MikeN123 avatar Jun 26 '20 06:06 MikeN123

I also thought about just removing the escape processing from isLikeWildcard(), but that does not help either. If you have \\ in your parameter value, that can either mean a \ (in case of a LIKE comparison), or \\ (in case of an = comparison). This ambiguity in the parameter input makes it that isLikeWildcard() is never able to infer what you meant.

MikeN123 avatar Jun 26 '20 06:06 MikeN123

IIRC @LIKE should behave:

  • a search for test should use = 'test'
  • a search for test_test should use LIKE 'test_test'
  • a search for test\_test should use = 'test_test' or LIKE test\_test
  • a search for test\_test_test should use LIKE 'test\_test_test'

The code cannot feasibly unescape as the text might contain more than just the search string.

PostgreSQL says that if the search string does not contain a wildcard it behaves like = anyway. Oracle seems to work that way too. Though MySql says there can be some differences in behaviour. So, it seems that the best approach might well be to remove the escape processing, and simply say that any wildcard character means that LIKE should be used. It is possible that it might break something somewhere, but I suspect most databases are like PostgreSQL and would handle it just fine.

Did you want to raise a PR? Otherwise, you could just use LIKE and avoid @LIKE.

jodastephen avatar Jun 26 '20 09:06 jodastephen

I think we will mostly switch to an explicit LIKE or =, as we want to force a = in some cases for performance reasons (see the remark at the end of the post).

I also think removing the escape processing is the only feasible option, that makes the behaviour more predictable. The only special case is then test\\test which could be interpreted as = 'test\test' or LIKE 'test\\test' (with \ as escape character). Do you want to default to LIKE there too? That way users can always feed escaped params and ElSql should do the correct thing.

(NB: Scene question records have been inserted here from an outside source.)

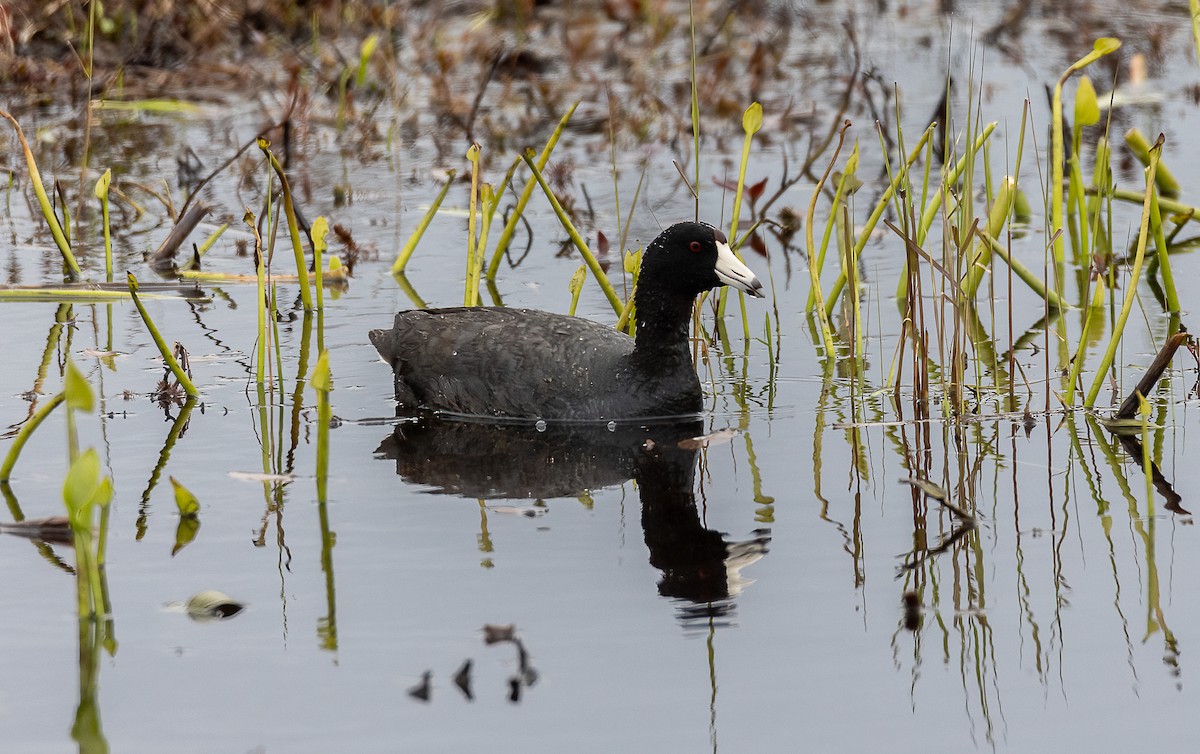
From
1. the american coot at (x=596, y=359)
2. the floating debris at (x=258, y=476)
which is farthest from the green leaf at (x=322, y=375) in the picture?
the american coot at (x=596, y=359)

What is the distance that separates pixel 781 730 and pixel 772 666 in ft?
1.02

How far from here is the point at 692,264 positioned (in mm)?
5949

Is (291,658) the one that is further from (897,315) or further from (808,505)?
(897,315)

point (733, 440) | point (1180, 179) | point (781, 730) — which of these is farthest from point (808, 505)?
point (1180, 179)

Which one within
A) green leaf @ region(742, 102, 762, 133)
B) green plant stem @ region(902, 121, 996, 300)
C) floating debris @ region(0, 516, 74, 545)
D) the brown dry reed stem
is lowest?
floating debris @ region(0, 516, 74, 545)

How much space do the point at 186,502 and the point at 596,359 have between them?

I can try to find some time to raise a PR.

PostgreSQL says that if the search string does not contain a wildcard it behaves like = anyway.

That's not fully true in case of citext columns at least. It will not use the index when using citext. That is more a technical implementation detail, but can of course have a big performance impact.

MikeN123 avatar Jun 26 '20 09:06 MikeN123

I think test\test should be = but test\\test should be LIKE. ie. any match of \\, \_ or \% would case LIKE processing. Unfortunate, but probably the only practical solution.

jodastephen avatar Jun 26 '20 10:06 jodastephen